Write out the records below once more, exactly as they stand.
Start of Block
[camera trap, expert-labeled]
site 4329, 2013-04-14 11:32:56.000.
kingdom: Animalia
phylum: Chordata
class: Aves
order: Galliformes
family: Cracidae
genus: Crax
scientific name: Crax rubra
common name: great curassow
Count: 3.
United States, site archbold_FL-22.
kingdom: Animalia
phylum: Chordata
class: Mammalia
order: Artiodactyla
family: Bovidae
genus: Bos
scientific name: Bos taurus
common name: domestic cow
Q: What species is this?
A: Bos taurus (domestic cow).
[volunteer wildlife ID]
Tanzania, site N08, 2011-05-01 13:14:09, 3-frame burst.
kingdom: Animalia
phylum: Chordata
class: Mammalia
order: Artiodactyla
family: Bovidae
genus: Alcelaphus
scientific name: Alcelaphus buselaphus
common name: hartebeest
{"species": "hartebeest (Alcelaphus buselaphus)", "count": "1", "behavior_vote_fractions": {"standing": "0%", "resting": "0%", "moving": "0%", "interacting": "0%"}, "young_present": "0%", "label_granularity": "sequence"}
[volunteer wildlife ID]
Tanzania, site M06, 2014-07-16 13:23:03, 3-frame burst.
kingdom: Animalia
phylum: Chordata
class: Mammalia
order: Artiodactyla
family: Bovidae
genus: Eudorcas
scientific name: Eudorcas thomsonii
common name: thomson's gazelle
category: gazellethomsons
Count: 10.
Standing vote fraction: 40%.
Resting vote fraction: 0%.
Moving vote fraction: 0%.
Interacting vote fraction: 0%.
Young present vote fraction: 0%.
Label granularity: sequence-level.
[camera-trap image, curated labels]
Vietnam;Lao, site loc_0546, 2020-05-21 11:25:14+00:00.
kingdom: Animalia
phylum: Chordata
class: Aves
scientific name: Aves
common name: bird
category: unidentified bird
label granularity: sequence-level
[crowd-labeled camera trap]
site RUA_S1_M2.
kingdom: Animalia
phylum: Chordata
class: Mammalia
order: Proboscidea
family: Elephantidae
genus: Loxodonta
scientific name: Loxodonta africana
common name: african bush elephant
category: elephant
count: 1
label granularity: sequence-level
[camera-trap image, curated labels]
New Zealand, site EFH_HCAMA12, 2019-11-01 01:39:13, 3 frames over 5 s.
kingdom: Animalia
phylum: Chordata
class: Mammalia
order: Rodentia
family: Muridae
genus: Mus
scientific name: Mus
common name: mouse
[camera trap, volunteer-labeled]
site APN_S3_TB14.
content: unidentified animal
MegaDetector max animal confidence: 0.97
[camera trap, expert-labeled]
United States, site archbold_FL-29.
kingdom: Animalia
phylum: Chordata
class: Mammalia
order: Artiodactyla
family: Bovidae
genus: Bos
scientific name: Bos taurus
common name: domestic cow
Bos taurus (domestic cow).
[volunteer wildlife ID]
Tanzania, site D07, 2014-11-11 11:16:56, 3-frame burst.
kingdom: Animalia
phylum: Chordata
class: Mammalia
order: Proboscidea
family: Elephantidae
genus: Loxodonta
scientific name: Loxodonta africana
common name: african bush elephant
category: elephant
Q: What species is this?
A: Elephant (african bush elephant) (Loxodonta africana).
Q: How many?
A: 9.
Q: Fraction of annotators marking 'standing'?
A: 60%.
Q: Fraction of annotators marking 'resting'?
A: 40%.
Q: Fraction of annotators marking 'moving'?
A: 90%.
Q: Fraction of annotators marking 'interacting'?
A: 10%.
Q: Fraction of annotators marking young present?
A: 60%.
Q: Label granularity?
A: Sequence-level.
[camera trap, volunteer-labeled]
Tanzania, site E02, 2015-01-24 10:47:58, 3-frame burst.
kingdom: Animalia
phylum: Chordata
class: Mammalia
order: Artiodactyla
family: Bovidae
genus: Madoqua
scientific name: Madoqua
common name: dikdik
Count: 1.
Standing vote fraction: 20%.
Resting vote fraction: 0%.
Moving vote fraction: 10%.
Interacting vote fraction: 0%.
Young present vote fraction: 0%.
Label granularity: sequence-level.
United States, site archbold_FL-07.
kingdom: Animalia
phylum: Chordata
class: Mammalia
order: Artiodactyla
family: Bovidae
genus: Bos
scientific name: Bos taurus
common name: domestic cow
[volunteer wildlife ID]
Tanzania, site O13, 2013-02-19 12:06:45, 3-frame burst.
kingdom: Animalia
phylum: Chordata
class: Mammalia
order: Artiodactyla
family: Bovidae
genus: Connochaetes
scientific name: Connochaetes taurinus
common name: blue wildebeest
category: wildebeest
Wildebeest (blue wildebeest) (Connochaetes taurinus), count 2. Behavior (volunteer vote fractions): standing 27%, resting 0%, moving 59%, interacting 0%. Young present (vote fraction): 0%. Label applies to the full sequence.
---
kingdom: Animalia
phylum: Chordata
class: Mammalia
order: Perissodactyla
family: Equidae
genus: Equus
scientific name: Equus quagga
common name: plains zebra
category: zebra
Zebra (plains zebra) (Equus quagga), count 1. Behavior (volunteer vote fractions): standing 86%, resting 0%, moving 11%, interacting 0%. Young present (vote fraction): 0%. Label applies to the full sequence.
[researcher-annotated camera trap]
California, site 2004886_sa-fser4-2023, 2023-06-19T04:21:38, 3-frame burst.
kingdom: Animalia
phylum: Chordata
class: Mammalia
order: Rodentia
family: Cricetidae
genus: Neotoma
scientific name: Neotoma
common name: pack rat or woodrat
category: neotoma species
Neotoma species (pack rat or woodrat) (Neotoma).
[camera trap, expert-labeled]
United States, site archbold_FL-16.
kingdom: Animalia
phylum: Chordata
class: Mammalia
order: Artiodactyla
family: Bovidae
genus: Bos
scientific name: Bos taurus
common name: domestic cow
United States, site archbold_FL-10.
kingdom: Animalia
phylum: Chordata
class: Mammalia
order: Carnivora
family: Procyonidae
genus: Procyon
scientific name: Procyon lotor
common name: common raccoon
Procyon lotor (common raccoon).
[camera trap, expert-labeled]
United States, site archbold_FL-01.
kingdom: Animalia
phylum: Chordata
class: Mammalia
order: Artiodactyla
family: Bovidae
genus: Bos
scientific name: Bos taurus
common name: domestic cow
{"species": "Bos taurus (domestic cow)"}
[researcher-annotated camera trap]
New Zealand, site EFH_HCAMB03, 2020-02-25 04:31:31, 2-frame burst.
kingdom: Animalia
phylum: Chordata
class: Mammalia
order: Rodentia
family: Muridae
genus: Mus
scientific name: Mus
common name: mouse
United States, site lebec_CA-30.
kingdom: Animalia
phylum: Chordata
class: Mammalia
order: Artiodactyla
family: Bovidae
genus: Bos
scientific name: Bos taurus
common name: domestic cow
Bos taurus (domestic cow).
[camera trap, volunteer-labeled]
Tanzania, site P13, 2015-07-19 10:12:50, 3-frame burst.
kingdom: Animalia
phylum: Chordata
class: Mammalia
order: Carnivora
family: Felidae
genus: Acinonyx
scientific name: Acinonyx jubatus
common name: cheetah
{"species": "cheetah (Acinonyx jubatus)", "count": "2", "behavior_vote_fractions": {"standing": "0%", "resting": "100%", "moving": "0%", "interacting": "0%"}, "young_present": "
End of Block
Task response:
[camera trap, expert-labeled]
site 4329, 2013-04-14 11:32:56.000.
kingdom: Animalia
phylum: Chordata
class: Aves
order: Galliformes
family: Cracidae
genus: Crax
scientific name: Crax rubra
common name: great curassow
Count: 3.
United States, site archbold_FL-22.
kingdom: Animalia
phylum: Chordata
class: Mammalia
order: Artiodactyla
family: Bovidae
genus: Bos
scientific name: Bos taurus
common name: domestic cow
Q: What species is this?
A: Bos taurus (domestic cow).
[volunteer wildlife ID]
Tanzania, site N08, 2011-05-01 13:14:09, 3-frame burst.
kingdom: Animalia
phylum: Chordata
class: Mammalia
order: Artiodactyla
family: Bovidae
genus: Alcelaphus
scientific name: Alcelaphus buselaphus
common name: hartebeest
{"species": "hartebeest (Alcelaphus buselaphus)", "count": "1", "behavior_vote_fractions": {"standing": "0%", "resting": "0%", "moving": "0%", "interacting": "0%"}, "young_present": "0%", "label_granularity": "sequence"}
[volunteer wildlife ID]
Tanzania, site M06, 2014-07-16 13:23:03, 3-frame burst.
kingdom: Animalia
phylum: Chordata
class: Mammalia
order: Artiodactyla
family: Bovidae
genus: Eudorcas
scientific name: Eudorcas thomsonii
common name: thomson's gazelle
category: gazellethomsons
Count: 10.
Standing vote fraction: 40%.
Resting vote fraction: 0%.
Moving vote fraction: 0%.
Interacting vote fraction: 0%.
Young present vote fraction: 0%.
Label granularity: sequence-level.
[camera-trap image, curated labels]
Vietnam;Lao, site loc_0546, 2020-05-21 11:25:14+00:00.
kingdom: Animalia
phylum: Chordata
class: Aves
scientific name: Aves
common name: bird
category: unidentified bird
label granularity: sequence-level
[crowd-labeled camera trap]
site RUA_S1_M2.
kingdom: Animalia
phylum: Chordata
class: Mammalia
order: Proboscidea
family: Elephantidae
genus: Loxodonta
scientific name: Loxodonta africana
common name: african bush elephant
category: elephant
count: 1
label granularity: sequence-level
[camera-trap image, curated labels]
New Zealand, site EFH_HCAMA12, 2019-11-01 01:39:13, 3 frames over 5 s.
kingdom: Animalia
phylum: Chordata
class: Mammalia
order: Rodentia
family: Muridae
genus: Mus
scientific name: Mus
common name: mouse
[camera trap, volunteer-labeled]
site APN_S3_TB14.
content: unidentified animal
MegaDetector max animal confidence: 0.97
[camera trap, expert-labeled]
United States, site archbold_FL-29.
kingdom: Animalia
phylum: Chordata
class: Mammalia
order: Artiodactyla
family: Bovidae
genus: Bos
scientific name: Bos taurus
common name: domestic cow
Bos taurus (domestic cow).
[volunteer wildlife ID]
Tanzania, site D07, 2014-11-11 11:16:56, 3-frame burst.
kingdom: Animalia
phylum: Chordata
class: Mammalia
order: Proboscidea
family: Elephantidae
genus: Loxodonta
scientific name: Loxodonta africana
common name: african bush elephant
category: elephant
Q: What species is this?
A: Elephant (african bush elephant) (Loxodonta africana).
Q: How many?
A: 9.
Q: Fraction of annotators marking 'standing'?
A: 60%.
Q: Fraction of annotators marking 'resting'?
A: 40%.
Q: Fraction of annotators marking 'moving'?
A: 90%.
Q: Fraction of annotators marking 'interacting'?
A: 10%.
Q: Fraction of annotators marking young present?
A: 60%.
Q: Label granularity?
A: Sequence-level.
[camera trap, volunteer-labeled]
Tanzania, site E02, 2015-01-24 10:47:58, 3-frame burst.
kingdom: Animalia
phylum: Chordata
class: Mammalia
order: Artiodactyla
family: Bovidae
genus: Madoqua
scientific name: Madoqua
common name: dikdik
Count: 1.
Standing vote fraction: 20%.
Resting vote fraction: 0%.
Moving vote fraction: 10%.
Interacting vote fraction: 0%.
Young present vote fraction: 0%.
Label granularity: sequence-level.
United States, site archbold_FL-07.
kingdom: Animalia
phylum: Chordata
class: Mammalia
order: Artiodactyla
family: Bovidae
genus: Bos
scientific name: Bos taurus
common name: domestic cow
[volunteer wildlife ID]
Tanzania, site O13, 2013-02-19 12:06:45, 3-frame burst.
kingdom: Animalia
phylum: Chordata
class: Mammalia
order: Artiodactyla
family: Bovidae
genus: Connochaetes
scientific name: Connochaetes taurinus
common name: blue wildebeest
category: wildebeest
Wildebeest (blue wildebeest) (Connochaetes taurinus), count 2. Behavior (volunteer vote fractions): standing 27%, resting 0%, moving 59%, interacting 0%. Young present (vote fraction): 0%. Label applies to the full sequence.
---
kingdom: Animalia
phylum: Chordata
class: Mammalia
order: Perissodactyla
family: Equidae
genus: Equus
scientific name: Equus quagga
common name: plains zebra
category: zebra
Zebra (plains zebra) (Equus quagga), count 1. Behavior (volunteer vote fractions): standing 86%, resting 0%, moving 11%, interacting 0%. Young present (vote fraction): 0%. Label applies to the full sequence.
[researcher-annotated camera trap]
California, site 2004886_sa-fser4-2023, 2023-06-19T04:21:38, 3-frame burst.
kingdom: Animalia
phylum: Chordata
class: Mammalia
order: Rodentia
family: Cricetidae
genus: Neotoma
scientific name: Neotoma
common name: pack rat or woodrat
category: neotoma species
Neotoma species (pack rat or woodrat) (Neotoma).
[camera trap, expert-labeled]
United States, site archbold_FL-16.
kingdom: Animalia
phylum: Chordata
class: Mammalia
order: Artiodactyla
family: Bovidae
genus: Bos
scientific name: Bos taurus
common name: domestic cow
United States, site archbold_FL-10.
kingdom: Animalia
phylum: Chordata
class: Mammalia
order: Carnivora
family: Procyonidae
genus: Procyon
scientific name: Procyon lotor
common name: common raccoon
Procyon lotor (common raccoon).
[camera trap, expert-labeled]
United States, site archbold_FL-01.
kingdom: Animalia
phylum: Chordata
class: Mammalia
order: Artiodactyla
family: Bovidae
genus: Bos
scientific name: Bos taurus
common name: domestic cow
{"species": "Bos taurus (domestic cow)"}
[researcher-annotated camera trap]
New Zealand, site EFH_HCAMB03, 2020-02-25 04:31:31, 2-frame burst.
kingdom: Animalia
phylum: Chordata
class: Mammalia
order: Rodentia
family: Muridae
genus: Mus
scientific name: Mus
common name: mouse
United States, site lebec_CA-30.
kingdom: Animalia
phylum: Chordata
class: Mammalia
order: Artiodactyla
family: Bovidae
genus: Bos
scientific name: Bos taurus
common name: domestic cow
Bos taurus (domestic cow).
[camera trap, volunteer-labeled]
Tanzania, site P13, 2015-07-19 10:12:50, 3-frame burst.
kingdom: Animalia
phylum: Chordata
class: Mammalia
order: Carnivora
family: Felidae
genus: Acinonyx
scientific name: Acinonyx jubatus
common name: cheetah
{"species": "cheetah (Acinonyx jubatus)", "count": "2", "behavior_vote_fractions": {"standing": "0%", "resting": "100%", "moving": "0%", "interacting": "0%"}, "young_present": "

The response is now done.